Find the energy (in joules) of the photon that is emitted when the electron in a hydrogen atom undergoes a transition from the n=7 energy level to produce a line in the Paschen series.
Paschen series are to n=3
n=7 so n^2 = 49
n=3 so n^2 = 9
use the Rydberg formula
1/lambda = Rh(1/9 - 1/49)
where Rh = 1.097 x 10^7 m^-1
then convert the wavelength (lambda) to energy using E=hf
To find the energy of a photon emitted during a transition in a hydrogen atom, we can use the formula:
E = (hc) / λ
where E is the energy of the photon, h is the Planck's constant (6.626 x 10^-34 J·s), c is the speed of light in vacuum (3.00 x 10^8 m/s), and λ is the wavelength of the emitted light.
To determine the wavelength of the emitted light in the Paschen series, we can use the formula:
1/λ = R * (1/n1^2 - 1/n2^2)
where R is the Rydberg constant (1.097 x 10^7 m^-1), and n1 and n2 are the initial and final energy levels, respectively.
Since the transition is from the n=7 energy level (n2) in the Paschen series, we can substitute n1=1 and n2=7 into the second equation to find λ. Plugging that value into the first equation will give us the energy of the photon.
1/λ = R * (1/1^2 - 1/7^2)
1/λ = R * (1 - 1/49)
1/λ = R * (48/49)
λ = 49/(48 * R)
Now, we can use this value of λ to find the energy (E) of the photon using the first equation:
E = (hc) / λ
E = (6.626 x 10^-34 J·s * 3.00 x 10^8 m/s) / (49/(48 * R))
E = (6.626 x 3.00 x 10^-26) / (49/(48 * 1.097 x 10^7))
Calculating this expression will give us the energy (E) in joules.
To find the energy of the photon emitted during the transition from the n=7 energy level in a hydrogen atom to produce a line in the Paschen series, we can use the formula:
E = -R_H*(1/n_f^2 - 1/n_i^2)
Where E is the energy of the photon, R_H is the Rydberg constant for hydrogen (2.18 x 10^-18 J), and n_f and n_i are the final and initial energy levels, respectively.

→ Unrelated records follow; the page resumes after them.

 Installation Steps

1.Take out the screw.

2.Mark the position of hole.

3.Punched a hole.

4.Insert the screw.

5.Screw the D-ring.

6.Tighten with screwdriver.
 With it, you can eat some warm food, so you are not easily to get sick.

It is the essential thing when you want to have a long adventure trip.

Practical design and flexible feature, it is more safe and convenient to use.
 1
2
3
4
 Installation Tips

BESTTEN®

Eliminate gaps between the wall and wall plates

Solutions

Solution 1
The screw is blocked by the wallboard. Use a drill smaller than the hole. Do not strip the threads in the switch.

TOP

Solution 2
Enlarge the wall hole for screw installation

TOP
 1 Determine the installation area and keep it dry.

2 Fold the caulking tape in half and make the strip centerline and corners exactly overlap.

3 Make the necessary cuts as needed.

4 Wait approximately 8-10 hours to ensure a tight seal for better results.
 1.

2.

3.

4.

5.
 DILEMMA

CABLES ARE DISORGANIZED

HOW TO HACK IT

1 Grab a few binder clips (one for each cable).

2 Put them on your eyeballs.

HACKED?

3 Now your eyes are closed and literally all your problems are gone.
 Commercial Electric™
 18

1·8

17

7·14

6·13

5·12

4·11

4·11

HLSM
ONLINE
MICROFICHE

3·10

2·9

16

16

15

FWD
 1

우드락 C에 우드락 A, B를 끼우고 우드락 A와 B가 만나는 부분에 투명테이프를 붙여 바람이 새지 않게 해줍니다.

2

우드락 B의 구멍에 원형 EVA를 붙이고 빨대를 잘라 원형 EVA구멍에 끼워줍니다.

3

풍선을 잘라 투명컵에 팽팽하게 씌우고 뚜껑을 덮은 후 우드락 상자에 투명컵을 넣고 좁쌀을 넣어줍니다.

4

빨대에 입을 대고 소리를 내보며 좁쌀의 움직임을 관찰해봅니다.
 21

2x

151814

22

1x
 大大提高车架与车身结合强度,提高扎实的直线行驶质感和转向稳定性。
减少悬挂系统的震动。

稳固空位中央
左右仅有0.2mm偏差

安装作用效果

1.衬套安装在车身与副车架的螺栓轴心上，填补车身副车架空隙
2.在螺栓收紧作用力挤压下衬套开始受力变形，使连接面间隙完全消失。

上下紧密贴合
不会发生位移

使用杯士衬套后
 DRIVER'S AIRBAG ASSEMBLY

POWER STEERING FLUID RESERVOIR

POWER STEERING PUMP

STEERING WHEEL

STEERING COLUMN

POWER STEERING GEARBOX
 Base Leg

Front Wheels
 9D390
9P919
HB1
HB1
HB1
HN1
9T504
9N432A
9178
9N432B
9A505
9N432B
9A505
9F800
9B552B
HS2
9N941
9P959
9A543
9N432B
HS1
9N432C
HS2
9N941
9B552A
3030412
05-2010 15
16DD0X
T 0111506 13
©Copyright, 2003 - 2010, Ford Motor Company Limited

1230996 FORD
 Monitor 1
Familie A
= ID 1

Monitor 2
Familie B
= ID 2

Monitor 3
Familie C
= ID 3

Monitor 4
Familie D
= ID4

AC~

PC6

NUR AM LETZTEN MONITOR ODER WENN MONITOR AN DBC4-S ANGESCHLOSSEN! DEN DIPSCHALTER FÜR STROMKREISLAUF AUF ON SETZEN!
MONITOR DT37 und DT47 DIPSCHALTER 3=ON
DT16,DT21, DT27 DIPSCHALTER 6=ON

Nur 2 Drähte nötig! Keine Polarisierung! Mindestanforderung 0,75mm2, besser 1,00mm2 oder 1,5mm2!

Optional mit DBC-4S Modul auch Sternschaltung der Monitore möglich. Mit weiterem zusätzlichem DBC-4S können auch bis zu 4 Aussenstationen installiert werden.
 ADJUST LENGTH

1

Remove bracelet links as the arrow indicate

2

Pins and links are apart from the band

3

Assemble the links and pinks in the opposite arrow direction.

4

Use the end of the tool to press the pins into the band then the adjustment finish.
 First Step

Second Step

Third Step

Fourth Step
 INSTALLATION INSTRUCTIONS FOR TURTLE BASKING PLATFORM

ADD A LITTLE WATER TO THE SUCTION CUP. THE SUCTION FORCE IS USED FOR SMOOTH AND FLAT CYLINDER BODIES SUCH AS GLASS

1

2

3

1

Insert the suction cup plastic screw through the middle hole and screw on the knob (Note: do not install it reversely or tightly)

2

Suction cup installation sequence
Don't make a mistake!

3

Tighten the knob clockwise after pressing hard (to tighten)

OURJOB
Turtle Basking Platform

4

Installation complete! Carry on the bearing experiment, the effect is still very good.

For the Paschen series, the final energy level (n_f) is 3, and the initial energy level (n_i) is 7.
Plugging these values into the formula:
E = -2.18 x 10^-18 J * (1/3^2 - 1/7^2)
Simplifying the equation:
E = -2.18 x 10^-18 J * (1/9 - 1/49)
E = -2.18 x 10^-18 J * (40/441)
E = -8.05 x 10^-20 J
Since energy cannot be negative, we take the absolute value of the answer:
|E| = 8.05 x 10^-20 J
Therefore, the energy of the photon emitted during the transition is approximately 8.05 x 10^-20 joules.